--- start Extracted information ---

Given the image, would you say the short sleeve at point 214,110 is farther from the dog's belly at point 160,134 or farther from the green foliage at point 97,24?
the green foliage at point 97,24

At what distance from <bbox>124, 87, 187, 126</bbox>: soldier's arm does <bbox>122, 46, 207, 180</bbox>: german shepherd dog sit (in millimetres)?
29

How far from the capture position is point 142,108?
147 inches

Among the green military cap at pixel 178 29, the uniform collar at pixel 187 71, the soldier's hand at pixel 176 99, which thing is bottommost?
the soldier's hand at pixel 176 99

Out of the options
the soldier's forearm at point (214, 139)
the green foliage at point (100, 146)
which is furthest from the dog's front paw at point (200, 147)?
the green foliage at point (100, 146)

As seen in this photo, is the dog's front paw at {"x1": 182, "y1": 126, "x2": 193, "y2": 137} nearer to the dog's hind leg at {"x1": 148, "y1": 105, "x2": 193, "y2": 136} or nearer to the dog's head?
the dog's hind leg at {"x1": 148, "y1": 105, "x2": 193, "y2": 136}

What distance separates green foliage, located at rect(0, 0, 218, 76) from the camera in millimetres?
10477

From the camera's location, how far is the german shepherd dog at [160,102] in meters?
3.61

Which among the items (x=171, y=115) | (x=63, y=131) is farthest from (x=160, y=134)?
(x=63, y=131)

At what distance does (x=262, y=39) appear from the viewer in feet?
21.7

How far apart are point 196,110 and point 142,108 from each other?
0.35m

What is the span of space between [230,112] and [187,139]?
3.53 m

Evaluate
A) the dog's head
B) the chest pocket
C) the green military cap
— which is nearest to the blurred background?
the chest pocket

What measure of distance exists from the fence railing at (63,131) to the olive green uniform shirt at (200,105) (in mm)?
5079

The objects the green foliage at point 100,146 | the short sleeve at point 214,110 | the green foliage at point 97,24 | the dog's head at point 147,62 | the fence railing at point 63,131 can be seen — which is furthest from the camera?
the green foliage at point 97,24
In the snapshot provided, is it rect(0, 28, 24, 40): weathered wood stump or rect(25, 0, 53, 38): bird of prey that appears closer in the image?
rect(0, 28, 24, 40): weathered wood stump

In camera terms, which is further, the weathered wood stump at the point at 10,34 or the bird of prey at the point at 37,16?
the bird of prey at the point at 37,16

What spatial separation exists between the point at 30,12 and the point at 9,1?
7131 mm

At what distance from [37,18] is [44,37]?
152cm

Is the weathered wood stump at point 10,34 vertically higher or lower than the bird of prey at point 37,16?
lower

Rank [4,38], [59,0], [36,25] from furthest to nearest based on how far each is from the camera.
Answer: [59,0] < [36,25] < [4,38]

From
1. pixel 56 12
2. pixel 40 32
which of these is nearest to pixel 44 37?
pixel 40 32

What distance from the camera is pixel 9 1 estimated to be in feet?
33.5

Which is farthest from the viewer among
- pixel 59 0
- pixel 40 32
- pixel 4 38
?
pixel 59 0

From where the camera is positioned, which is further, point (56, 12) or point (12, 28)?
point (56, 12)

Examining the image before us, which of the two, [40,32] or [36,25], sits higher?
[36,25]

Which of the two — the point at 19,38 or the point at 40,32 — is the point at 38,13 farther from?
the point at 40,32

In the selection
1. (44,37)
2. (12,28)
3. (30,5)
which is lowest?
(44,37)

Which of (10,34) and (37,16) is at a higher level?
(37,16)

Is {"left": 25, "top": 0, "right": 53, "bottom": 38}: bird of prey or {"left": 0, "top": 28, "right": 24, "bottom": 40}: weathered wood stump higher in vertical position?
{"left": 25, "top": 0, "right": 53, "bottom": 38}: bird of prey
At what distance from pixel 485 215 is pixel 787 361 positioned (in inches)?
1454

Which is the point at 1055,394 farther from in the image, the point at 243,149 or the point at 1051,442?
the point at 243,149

--- end Extracted information ---
--- start Extracted information ---

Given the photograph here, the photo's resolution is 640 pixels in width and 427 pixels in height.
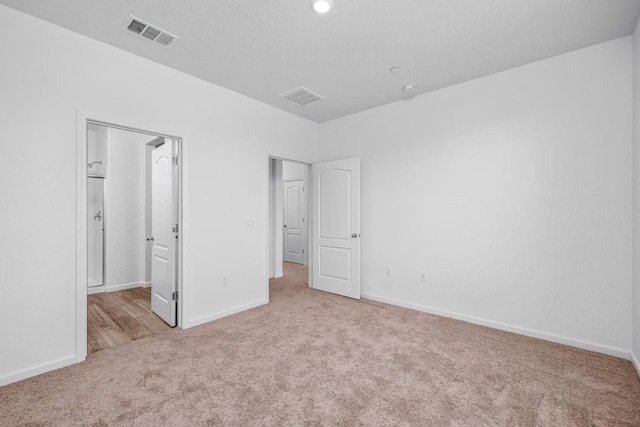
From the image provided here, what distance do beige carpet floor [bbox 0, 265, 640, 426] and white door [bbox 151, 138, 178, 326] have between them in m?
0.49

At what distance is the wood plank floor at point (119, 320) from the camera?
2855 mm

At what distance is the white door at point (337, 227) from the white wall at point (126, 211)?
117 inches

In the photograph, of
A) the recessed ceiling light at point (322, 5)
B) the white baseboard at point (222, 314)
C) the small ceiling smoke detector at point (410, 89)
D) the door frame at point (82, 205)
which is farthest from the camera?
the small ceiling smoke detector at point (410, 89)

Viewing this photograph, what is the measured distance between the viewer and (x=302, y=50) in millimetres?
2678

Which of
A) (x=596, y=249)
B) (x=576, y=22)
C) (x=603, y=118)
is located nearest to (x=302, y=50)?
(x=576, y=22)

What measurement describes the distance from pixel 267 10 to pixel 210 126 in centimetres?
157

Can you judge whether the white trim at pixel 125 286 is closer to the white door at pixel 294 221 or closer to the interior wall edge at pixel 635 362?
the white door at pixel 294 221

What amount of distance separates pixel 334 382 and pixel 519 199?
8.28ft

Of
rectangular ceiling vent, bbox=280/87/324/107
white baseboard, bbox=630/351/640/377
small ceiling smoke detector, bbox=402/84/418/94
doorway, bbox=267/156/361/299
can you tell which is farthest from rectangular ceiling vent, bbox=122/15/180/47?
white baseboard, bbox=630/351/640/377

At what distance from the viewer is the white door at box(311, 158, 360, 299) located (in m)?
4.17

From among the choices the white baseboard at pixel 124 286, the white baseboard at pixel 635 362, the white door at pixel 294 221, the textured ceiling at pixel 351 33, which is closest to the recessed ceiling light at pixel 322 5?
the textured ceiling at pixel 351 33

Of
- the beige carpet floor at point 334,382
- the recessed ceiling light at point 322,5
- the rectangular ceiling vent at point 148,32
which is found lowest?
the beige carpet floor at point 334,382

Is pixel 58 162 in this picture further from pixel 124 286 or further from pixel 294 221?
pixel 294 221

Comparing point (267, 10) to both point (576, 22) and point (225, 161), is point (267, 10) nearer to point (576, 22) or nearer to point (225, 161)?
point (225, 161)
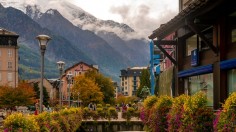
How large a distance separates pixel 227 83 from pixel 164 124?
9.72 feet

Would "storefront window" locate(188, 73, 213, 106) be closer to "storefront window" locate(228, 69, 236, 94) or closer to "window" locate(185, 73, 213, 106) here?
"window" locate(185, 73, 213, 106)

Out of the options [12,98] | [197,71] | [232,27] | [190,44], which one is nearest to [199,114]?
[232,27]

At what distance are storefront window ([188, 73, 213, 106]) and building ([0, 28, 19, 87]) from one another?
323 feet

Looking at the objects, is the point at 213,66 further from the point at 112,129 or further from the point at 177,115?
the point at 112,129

--- end Extracted information ---

What is needed>
Return every line from the entries above that contains the word "prey".

Task solution>
In the snapshot provided, is it rect(0, 28, 24, 40): weathered wood stump or rect(25, 0, 53, 38): bird of prey that appears closer in the image?
In camera terms, which is further, the weathered wood stump at the point at 10,34 or the bird of prey at the point at 37,16?
the bird of prey at the point at 37,16
Is the weathered wood stump at point 10,34 vertically higher or lower than the bird of prey at point 37,16?
Is {"left": 25, "top": 0, "right": 53, "bottom": 38}: bird of prey or {"left": 0, "top": 28, "right": 24, "bottom": 40}: weathered wood stump higher in vertical position?
{"left": 25, "top": 0, "right": 53, "bottom": 38}: bird of prey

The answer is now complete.